▶ [Lo que se pide]:
[a] Indica si cada una de estas afirmaciones coincide con el texto sobre la novela negra, respondiendo sí o no y citando literalmente las palabras del texto que lo deciden: (i) Poe llevó al poeta romántico a la costa este de los Estados Unidos; (ii) el poeta pasaba plácidamente las tardes de domingo; (iii) los detectives llevan gabardina porque Philip Marlowe la llevaba en sus novelas.
[b] Reproduce sin ningún cambio el fragmento del texto sobre la novela negra que abarca todo desde "Es verdad que" hasta "flor del romanticismo.".

▶ [Texto proporcionado]:
⁂
La negra flor (del Romanticismo)

 

Cuando al marginado poeta romántico, solitario profanador de tumbas, se le dio un revólver  y una licencia de detective privado, nació la novela negra; y además lo hizo en todo su esplendor estético y con toda su fuerza germinadora.

 

Es verdad que el tal poeta, que pasaba la tarde de los domingos no plácidamente (como usted o como yo), sino vagando entre ruinas góticas, tenía los dos pies bien arraigados en Europa; pero el genio de Poe (Edgar Alan) lo trasplantó con todo su goticismo a la costa este de los Estados Unidos (de América), y no sólo eso, sino que también le proporcionó una ocupación intelectual que saciara su sed de conocimiento y de justicia: la resolución del crimen.

 

Por eso la novela negra no es sino la negra (exuberante, carnívora y fragante) flor del romanticismo.

 

Se me reprochará tal vez que todo esto es obvio, pero entonces, ¡oh Iniciado o Iniciada en el crimen que estas líneas lees!, habría que buscar una explicación a por qué a nuestro género favorito se le quiere vincular, empecinadamente, con un realismo ceñudo, que más que nada lo afea. O con un psicologismo efectista, no menos pretencioso. O con una estética que le identifica con un estilo seco, pobre, escuálido, insulso. O, en fin, con un apego infantil a la trama, y sólo a la trama.  

 

Las respuestas a estas cuestiones ya no son tan obvias. Intentaré ocuparme de ellas otro día. De momento sólo avanzaré, enigmáticamente (o no tanto, pues estoy entre Iniciados) que los detectives de nuestro imaginario no llevan gabardina porque Philip Marlowe la llevara en sus novelas, sino porque Humphrey Bogart o Robert Mitchum, que interpretaron a este personaje, la llevaban en la gran pantalla.
⁂
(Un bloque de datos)
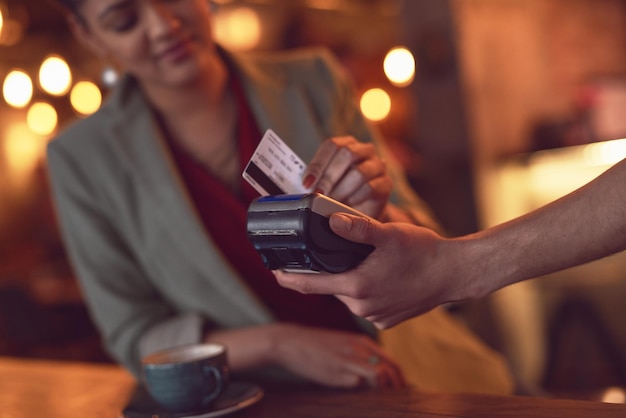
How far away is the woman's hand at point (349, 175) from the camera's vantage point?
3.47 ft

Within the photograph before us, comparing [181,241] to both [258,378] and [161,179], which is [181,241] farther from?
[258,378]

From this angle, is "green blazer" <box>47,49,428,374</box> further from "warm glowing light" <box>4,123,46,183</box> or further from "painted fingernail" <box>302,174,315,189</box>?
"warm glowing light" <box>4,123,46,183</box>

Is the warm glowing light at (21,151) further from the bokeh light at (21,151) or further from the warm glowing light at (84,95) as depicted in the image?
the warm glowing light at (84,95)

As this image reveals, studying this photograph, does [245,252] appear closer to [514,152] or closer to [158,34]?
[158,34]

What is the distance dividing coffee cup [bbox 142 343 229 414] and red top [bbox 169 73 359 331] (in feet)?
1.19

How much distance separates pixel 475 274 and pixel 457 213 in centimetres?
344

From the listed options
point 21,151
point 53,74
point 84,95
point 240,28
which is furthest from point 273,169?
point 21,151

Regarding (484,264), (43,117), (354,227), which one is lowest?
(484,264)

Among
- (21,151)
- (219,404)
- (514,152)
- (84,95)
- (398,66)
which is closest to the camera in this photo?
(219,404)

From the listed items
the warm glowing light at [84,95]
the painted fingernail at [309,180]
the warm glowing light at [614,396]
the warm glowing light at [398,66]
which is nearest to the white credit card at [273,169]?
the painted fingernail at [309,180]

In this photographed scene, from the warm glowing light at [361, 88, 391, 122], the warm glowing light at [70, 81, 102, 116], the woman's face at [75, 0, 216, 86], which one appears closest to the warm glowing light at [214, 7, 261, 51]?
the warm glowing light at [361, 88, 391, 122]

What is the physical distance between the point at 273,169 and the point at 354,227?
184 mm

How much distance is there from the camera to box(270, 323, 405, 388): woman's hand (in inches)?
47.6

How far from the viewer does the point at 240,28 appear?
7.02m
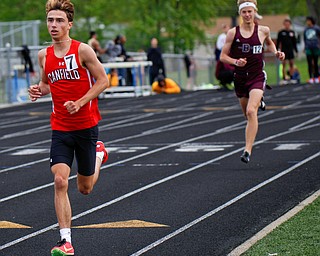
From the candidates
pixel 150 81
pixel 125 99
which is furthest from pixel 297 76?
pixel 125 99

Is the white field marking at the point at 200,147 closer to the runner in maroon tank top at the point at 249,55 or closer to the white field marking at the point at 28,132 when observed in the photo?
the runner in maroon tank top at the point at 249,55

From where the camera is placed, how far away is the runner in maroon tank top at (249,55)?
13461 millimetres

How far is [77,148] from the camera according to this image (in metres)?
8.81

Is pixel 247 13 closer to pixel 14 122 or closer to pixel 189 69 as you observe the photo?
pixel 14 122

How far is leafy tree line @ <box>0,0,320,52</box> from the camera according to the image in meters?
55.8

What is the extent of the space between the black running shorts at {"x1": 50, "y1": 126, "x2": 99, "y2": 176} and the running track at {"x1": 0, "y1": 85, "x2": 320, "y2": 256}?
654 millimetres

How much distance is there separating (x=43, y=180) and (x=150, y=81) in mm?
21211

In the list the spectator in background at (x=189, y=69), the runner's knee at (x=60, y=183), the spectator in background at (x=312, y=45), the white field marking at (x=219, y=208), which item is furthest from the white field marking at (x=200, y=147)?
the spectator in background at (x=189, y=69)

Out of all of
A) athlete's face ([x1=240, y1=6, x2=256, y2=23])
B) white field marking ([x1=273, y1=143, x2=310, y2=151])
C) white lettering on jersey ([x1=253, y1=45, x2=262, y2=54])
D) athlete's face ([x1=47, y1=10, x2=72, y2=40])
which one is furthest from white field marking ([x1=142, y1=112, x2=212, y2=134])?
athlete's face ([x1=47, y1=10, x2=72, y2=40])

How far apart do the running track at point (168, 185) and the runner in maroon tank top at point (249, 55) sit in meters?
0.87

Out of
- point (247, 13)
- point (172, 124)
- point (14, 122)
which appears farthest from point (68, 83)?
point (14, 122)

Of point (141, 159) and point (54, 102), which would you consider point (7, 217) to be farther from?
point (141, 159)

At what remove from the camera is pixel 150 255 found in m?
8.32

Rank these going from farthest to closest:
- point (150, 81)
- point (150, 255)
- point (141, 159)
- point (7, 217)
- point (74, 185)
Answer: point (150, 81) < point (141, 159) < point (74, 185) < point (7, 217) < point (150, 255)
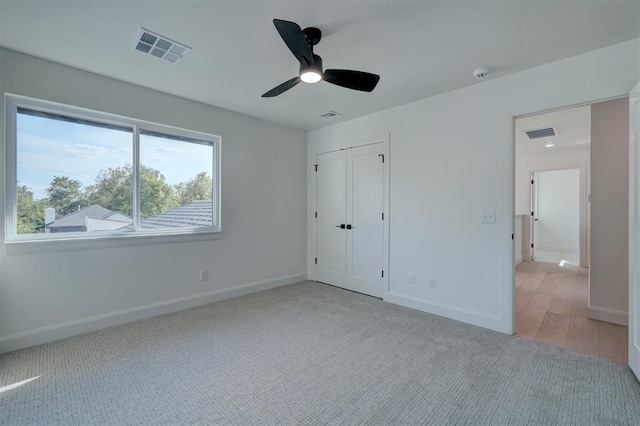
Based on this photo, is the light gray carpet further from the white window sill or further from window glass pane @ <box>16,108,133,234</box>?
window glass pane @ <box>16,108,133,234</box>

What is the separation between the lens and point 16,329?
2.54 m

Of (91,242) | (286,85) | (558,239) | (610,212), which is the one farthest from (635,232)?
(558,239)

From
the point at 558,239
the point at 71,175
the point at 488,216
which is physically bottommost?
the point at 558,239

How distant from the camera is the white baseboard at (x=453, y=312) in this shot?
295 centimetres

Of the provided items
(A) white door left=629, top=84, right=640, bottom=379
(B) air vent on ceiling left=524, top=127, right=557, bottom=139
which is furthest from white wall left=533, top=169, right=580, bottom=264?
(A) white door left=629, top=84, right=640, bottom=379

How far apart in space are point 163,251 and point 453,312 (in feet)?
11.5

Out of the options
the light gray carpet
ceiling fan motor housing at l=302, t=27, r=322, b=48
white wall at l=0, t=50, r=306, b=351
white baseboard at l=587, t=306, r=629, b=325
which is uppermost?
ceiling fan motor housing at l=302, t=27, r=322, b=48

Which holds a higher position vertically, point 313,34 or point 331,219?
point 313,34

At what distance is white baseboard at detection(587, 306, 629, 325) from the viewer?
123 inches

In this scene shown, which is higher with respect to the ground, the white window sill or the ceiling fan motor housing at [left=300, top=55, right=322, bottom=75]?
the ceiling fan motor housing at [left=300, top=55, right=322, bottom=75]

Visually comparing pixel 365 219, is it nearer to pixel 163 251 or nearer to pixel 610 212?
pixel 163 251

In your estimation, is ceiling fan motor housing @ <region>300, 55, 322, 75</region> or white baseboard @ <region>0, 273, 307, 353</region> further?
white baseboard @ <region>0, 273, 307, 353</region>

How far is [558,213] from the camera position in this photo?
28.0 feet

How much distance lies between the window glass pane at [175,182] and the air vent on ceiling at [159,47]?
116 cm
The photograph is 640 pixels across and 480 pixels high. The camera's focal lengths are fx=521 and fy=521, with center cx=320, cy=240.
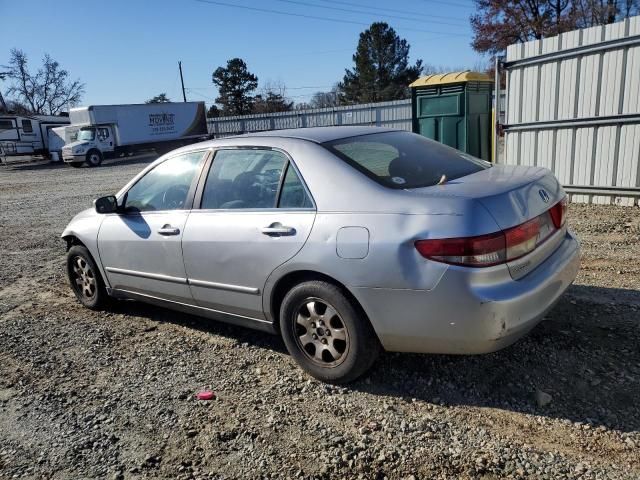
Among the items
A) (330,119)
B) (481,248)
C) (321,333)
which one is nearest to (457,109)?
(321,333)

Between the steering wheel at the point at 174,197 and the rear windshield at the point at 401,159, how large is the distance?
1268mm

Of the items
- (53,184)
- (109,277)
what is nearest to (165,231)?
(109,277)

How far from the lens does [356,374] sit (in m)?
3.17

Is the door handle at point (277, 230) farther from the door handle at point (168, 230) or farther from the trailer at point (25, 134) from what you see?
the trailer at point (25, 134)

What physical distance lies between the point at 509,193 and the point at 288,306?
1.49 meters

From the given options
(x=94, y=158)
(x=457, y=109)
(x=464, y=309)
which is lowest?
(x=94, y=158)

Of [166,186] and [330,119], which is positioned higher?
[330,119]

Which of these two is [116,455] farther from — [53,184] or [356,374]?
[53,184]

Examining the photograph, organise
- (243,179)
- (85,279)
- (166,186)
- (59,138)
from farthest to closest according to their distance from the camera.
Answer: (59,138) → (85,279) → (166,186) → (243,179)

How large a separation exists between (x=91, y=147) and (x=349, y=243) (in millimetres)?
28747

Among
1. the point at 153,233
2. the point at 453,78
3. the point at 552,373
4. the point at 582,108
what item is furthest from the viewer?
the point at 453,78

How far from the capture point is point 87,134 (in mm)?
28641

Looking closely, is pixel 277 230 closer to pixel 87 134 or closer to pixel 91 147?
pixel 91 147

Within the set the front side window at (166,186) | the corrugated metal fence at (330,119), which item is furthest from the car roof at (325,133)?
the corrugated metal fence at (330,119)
⁂
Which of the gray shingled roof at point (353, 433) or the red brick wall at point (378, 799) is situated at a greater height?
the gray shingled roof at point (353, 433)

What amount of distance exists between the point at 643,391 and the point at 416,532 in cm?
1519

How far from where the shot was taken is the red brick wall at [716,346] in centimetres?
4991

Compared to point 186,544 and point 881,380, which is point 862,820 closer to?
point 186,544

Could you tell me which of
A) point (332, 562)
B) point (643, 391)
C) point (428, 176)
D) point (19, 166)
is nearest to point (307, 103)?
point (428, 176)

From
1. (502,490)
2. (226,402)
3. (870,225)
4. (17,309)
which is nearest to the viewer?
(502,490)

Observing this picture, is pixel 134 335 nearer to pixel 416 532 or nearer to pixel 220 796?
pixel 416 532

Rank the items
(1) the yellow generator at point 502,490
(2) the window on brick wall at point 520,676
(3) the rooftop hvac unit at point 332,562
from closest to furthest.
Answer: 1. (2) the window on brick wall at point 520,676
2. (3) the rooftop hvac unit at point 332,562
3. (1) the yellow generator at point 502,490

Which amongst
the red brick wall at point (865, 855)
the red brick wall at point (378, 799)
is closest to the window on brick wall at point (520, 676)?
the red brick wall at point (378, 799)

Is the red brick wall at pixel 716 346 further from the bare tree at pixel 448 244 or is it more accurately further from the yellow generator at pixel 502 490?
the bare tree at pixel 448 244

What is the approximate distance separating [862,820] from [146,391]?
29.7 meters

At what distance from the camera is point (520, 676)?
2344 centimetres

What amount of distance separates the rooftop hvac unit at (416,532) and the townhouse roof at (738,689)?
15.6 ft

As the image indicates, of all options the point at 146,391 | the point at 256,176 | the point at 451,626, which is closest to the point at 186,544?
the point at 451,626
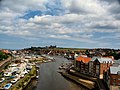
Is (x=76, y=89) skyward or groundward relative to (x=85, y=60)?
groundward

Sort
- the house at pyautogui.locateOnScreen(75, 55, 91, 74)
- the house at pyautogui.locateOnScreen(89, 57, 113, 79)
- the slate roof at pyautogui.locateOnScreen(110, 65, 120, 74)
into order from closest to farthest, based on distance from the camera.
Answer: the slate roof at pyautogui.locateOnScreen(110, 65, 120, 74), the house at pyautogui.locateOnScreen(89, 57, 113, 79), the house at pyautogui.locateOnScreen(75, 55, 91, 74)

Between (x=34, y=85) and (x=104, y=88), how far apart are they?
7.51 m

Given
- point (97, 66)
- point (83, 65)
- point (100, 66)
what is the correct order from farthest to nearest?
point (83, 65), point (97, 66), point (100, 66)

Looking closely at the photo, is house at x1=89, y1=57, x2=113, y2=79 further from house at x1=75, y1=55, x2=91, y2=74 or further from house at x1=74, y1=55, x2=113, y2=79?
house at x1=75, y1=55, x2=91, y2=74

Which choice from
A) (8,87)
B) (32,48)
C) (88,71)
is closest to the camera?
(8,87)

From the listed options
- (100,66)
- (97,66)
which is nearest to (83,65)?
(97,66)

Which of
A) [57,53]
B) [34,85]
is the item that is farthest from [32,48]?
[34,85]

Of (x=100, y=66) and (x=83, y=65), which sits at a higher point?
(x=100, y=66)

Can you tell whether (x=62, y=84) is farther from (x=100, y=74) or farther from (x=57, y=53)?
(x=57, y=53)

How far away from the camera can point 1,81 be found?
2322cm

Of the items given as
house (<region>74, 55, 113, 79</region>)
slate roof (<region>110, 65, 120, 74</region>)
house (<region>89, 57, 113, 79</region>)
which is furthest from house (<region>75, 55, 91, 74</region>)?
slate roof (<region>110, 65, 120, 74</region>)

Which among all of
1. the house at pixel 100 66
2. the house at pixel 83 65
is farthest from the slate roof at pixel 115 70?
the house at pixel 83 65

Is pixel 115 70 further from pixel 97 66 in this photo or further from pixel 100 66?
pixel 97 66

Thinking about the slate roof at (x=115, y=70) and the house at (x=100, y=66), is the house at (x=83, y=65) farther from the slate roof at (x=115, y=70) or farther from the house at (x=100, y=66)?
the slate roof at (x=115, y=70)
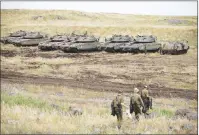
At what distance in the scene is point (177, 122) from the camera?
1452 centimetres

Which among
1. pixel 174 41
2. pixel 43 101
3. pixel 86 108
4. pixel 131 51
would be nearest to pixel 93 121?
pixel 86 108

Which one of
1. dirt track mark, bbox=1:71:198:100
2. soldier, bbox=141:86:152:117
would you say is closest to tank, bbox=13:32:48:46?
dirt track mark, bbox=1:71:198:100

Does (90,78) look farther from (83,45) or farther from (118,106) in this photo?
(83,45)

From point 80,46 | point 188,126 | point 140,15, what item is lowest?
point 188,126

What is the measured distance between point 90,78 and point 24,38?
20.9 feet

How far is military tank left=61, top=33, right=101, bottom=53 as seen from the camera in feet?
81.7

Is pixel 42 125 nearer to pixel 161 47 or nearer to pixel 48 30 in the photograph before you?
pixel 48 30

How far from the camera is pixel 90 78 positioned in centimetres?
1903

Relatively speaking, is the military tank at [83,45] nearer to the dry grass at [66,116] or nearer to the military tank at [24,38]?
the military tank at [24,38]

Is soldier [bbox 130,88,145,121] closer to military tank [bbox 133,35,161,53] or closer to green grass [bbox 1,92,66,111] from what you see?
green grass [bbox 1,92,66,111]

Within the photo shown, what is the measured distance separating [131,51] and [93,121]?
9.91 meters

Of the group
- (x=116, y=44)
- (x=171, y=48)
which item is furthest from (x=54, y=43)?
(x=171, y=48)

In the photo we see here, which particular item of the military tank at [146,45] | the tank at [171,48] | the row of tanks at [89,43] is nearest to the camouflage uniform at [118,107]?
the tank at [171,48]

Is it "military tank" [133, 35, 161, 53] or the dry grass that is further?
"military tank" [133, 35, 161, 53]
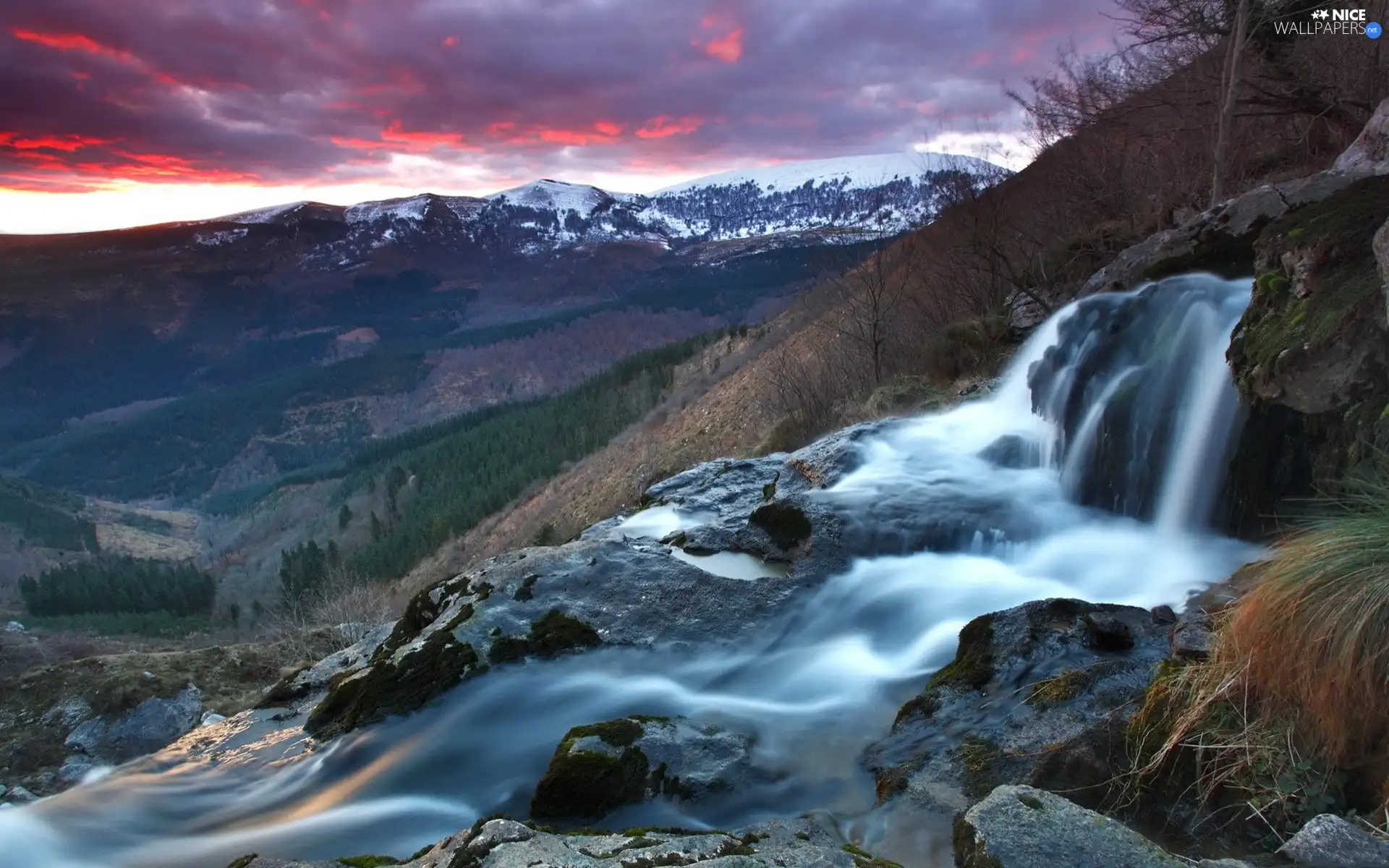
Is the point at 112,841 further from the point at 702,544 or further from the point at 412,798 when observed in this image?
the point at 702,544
⁂
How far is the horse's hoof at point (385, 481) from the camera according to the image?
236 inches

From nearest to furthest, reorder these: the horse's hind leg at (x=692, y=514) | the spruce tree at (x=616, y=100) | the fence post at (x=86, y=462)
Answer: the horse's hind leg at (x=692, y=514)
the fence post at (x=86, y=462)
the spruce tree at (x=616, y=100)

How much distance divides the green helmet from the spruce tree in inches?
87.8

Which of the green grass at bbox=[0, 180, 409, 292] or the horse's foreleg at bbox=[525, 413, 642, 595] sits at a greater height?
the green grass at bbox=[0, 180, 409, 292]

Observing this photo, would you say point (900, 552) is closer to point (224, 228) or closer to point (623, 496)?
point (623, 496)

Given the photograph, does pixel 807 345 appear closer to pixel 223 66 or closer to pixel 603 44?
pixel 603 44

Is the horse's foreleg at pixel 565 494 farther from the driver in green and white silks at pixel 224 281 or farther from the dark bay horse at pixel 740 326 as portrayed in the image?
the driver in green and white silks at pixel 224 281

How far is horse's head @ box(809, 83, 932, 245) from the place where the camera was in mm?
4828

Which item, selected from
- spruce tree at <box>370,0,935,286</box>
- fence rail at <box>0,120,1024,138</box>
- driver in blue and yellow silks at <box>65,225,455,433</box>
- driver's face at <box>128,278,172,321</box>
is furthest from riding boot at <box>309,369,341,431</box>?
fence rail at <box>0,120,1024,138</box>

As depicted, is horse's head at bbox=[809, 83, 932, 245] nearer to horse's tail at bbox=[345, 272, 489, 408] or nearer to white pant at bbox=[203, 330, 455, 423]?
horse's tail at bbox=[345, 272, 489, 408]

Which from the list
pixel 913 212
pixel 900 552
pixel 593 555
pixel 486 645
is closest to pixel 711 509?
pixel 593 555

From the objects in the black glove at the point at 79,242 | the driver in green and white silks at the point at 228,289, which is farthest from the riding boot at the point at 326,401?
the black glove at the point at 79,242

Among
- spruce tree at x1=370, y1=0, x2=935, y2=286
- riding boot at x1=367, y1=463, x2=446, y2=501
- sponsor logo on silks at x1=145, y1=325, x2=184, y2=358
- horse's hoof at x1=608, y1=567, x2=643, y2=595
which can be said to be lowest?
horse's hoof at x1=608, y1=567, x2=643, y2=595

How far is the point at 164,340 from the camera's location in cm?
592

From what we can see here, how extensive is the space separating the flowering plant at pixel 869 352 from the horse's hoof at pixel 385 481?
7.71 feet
⁂
▶ [Soluciones en orden]:
[a]
(i) Sí: "lo trasplantó con todo su goticismo a la costa este de los Estados Unidos (de América)".
(ii) No: "no plácidamente (como usted o como yo), sino vagando entre ruinas góticas".
(iii) No: "no llevan gabardina porque Philip Marlowe la llevara en sus novelas, sino porque Humphrey Bogart o Robert Mitchum, que interpretaron a este personaje, la llevaban en la gran pantalla".

[b]
Es verdad que el tal poeta, que pasaba la tarde de los domingos no plácidamente (como usted o como yo), sino vagando entre ruinas góticas, tenía los dos pies bien arraigados en Europa; pero el genio de Poe (Edgar Alan) lo trasplantó con todo su goticismo a la costa este de los Estados Unidos (de América), y no sólo eso, sino que también le proporcionó una ocupación intelectual que saciara su sed de conocimiento y de justicia: la resolución del crimen.

 

Por eso la novela negra no es sino la negra (exuberante, carnívora y fragante) flor del romanticismo.